Entries from a collection:
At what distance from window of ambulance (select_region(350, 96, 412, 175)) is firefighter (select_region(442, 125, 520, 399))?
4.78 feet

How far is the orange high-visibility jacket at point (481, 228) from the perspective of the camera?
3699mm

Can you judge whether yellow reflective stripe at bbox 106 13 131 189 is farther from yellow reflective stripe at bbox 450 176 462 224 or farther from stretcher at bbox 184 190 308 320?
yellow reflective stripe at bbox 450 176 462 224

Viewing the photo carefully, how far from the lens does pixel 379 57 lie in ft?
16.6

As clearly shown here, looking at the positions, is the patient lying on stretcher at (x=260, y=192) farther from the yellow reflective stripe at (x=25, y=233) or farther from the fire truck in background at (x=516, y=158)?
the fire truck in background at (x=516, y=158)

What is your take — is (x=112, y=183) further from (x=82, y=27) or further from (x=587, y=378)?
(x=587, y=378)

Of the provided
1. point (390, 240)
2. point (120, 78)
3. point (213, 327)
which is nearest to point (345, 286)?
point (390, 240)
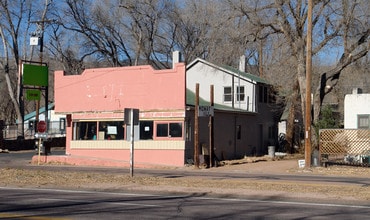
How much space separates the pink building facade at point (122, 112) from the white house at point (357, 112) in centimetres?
1071

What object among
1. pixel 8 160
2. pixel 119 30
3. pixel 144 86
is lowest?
pixel 8 160

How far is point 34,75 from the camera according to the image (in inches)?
1518

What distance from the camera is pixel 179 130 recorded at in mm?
30859

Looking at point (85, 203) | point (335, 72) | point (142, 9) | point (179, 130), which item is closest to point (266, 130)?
point (335, 72)

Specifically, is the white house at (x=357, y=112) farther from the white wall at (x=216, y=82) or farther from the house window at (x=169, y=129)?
the house window at (x=169, y=129)

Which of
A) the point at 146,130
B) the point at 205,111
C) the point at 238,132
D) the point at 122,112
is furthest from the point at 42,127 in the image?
the point at 238,132

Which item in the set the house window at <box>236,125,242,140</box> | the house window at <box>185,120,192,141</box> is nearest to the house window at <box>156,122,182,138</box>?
the house window at <box>185,120,192,141</box>

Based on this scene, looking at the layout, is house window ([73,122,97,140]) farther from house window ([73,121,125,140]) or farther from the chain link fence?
the chain link fence

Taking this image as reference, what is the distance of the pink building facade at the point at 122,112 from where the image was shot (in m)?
31.1

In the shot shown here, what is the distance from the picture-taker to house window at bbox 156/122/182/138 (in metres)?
30.9

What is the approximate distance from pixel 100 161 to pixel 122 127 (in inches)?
98.7

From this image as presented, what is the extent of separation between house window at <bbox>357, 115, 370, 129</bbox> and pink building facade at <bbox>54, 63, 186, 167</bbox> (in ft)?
37.1

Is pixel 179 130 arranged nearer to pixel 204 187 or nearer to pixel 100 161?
pixel 100 161

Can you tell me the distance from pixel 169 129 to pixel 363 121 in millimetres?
12281
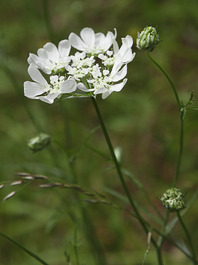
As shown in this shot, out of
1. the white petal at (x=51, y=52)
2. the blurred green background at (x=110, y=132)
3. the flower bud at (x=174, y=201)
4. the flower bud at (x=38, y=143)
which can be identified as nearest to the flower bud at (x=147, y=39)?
the white petal at (x=51, y=52)

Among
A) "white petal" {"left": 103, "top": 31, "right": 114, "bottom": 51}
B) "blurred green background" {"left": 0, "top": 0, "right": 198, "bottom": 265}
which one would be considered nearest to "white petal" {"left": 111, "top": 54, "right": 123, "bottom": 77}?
"white petal" {"left": 103, "top": 31, "right": 114, "bottom": 51}

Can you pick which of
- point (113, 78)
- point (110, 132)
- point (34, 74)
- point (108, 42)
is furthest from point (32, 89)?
point (110, 132)

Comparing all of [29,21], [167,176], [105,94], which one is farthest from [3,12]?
[105,94]

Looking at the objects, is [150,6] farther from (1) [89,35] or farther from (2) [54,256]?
(2) [54,256]

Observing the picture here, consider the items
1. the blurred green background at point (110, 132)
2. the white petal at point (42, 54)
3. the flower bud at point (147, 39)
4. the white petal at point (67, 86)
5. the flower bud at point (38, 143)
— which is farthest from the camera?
the blurred green background at point (110, 132)

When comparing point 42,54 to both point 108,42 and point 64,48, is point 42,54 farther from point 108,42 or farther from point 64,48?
point 108,42

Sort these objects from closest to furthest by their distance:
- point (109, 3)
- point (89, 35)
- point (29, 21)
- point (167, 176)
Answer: point (89, 35) → point (167, 176) → point (29, 21) → point (109, 3)

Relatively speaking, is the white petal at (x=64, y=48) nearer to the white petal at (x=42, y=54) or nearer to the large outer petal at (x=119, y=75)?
the white petal at (x=42, y=54)

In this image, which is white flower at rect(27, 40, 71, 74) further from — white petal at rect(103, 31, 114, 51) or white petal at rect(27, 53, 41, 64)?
white petal at rect(103, 31, 114, 51)
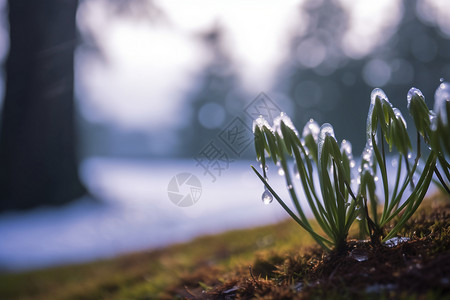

[WHAT NEEDS TO BE DONE] Rewrite all of the data above, changing every "stretcher" to "gurney" and leaving everything else as it is. Leave the pictures out of your answer.

[TASK OUTPUT]
At what distance from window of ambulance (select_region(350, 96, 412, 175)) is firefighter (select_region(442, 125, 520, 399))?
4.78 feet

How far is the orange high-visibility jacket at point (481, 228) from the perspective of the camera?
3699mm

Can you judge whether yellow reflective stripe at bbox 106 13 131 189 is farther from yellow reflective stripe at bbox 450 176 462 224 or farther from gurney at bbox 184 190 308 320?
yellow reflective stripe at bbox 450 176 462 224

Viewing the photo carefully, how far from the lens does pixel 379 57 lie in ft?
16.6

As clearly shown here, looking at the positions, is the patient lying on gurney at (x=260, y=192) farther from the yellow reflective stripe at (x=25, y=233) or farther from the fire truck in background at (x=516, y=158)?
the fire truck in background at (x=516, y=158)

What is your take — is (x=112, y=183) further from (x=82, y=27) or further from (x=587, y=378)?
(x=587, y=378)

Of the provided
1. point (390, 240)
2. point (120, 78)
3. point (213, 327)
which is nearest to point (345, 286)?
point (390, 240)
How much space separates the pink building facade at point (122, 112) from the white house at point (357, 112) in centimetres?
1071

What object among
1. pixel 8 160
2. pixel 119 30
3. pixel 144 86
is lowest?
pixel 8 160

How far is point 34,75 from the camera according to the image (in inches)?
1518

What distance from the camera is pixel 179 130 recorded at in mm?
30859

Looking at point (85, 203) | point (335, 72) | point (142, 9) | point (179, 130), which item is closest to point (266, 130)?
point (335, 72)

Specifically, is the white house at (x=357, y=112) farther from the white wall at (x=216, y=82) or farther from the house window at (x=169, y=129)?
the house window at (x=169, y=129)

Which of
A) the point at 146,130
B) the point at 205,111
C) the point at 238,132
D) the point at 122,112
is furthest from the point at 42,127 in the image?
the point at 238,132

Which item in the set the house window at <box>236,125,242,140</box> | the house window at <box>185,120,192,141</box> is nearest to the house window at <box>156,122,182,138</box>?
the house window at <box>185,120,192,141</box>

Based on this scene, looking at the layout, is house window ([73,122,97,140]) farther from house window ([73,121,125,140]) or farther from the chain link fence?
the chain link fence

Taking this image as reference, what is the distance of the pink building facade at the point at 122,112 from where the image was shot (in m)?
31.1

In the shot shown here, what is the distance from the picture-taker to house window at bbox 156/122/182/138 (in metres)?
30.9

What is the approximate distance from pixel 100 161 to pixel 122 127 (in inches)?
98.7

From this image as presented, what is the extent of separation between house window at <bbox>357, 115, 370, 129</bbox> and pink building facade at <bbox>54, 63, 186, 167</bbox> (in ft)?
37.1

Is pixel 179 130 arranged nearer to pixel 204 187 or nearer to pixel 100 161?
pixel 100 161

Can you tell me the distance from pixel 169 129 to pixel 363 121 in millimetres?
12281
As shown in this shot, out of
1. the white petal at (x=51, y=52)
2. the blurred green background at (x=110, y=132)
3. the flower bud at (x=174, y=201)
4. the flower bud at (x=38, y=143)
which can be identified as nearest to the flower bud at (x=147, y=39)?
the white petal at (x=51, y=52)

Among
A) "white petal" {"left": 103, "top": 31, "right": 114, "bottom": 51}
B) "blurred green background" {"left": 0, "top": 0, "right": 198, "bottom": 265}
which one would be considered nearest to "white petal" {"left": 111, "top": 54, "right": 123, "bottom": 77}?
"white petal" {"left": 103, "top": 31, "right": 114, "bottom": 51}

Can you pick which of
- point (113, 78)
- point (110, 132)
- point (34, 74)
- point (108, 42)
is furthest from point (32, 89)?
point (110, 132)

Comparing all of [29,21], [167,176], [105,94], which one is farthest from [3,12]?
[105,94]

Looking at the objects, is [150,6] farther from (1) [89,35] or farther from (2) [54,256]?
(2) [54,256]

Observing the picture here, consider the items
1. the blurred green background at point (110, 132)
2. the white petal at point (42, 54)
3. the flower bud at point (147, 39)
4. the white petal at point (67, 86)
5. the flower bud at point (38, 143)
— which is farthest from the camera?
the blurred green background at point (110, 132)

When comparing point 42,54 to both point 108,42 and point 64,48, is point 42,54 farther from point 108,42 or farther from point 64,48?
point 108,42

Sort these objects from closest to furthest by their distance:
- point (109, 3)
- point (89, 35)
- point (29, 21)
- point (167, 176)
Answer: point (89, 35) → point (167, 176) → point (29, 21) → point (109, 3)

Relatively speaking, is the white petal at (x=64, y=48) nearer to the white petal at (x=42, y=54) or nearer to the large outer petal at (x=119, y=75)?
the white petal at (x=42, y=54)

In this image, which is white flower at rect(27, 40, 71, 74) further from — white petal at rect(103, 31, 114, 51) or white petal at rect(27, 53, 41, 64)?
white petal at rect(103, 31, 114, 51)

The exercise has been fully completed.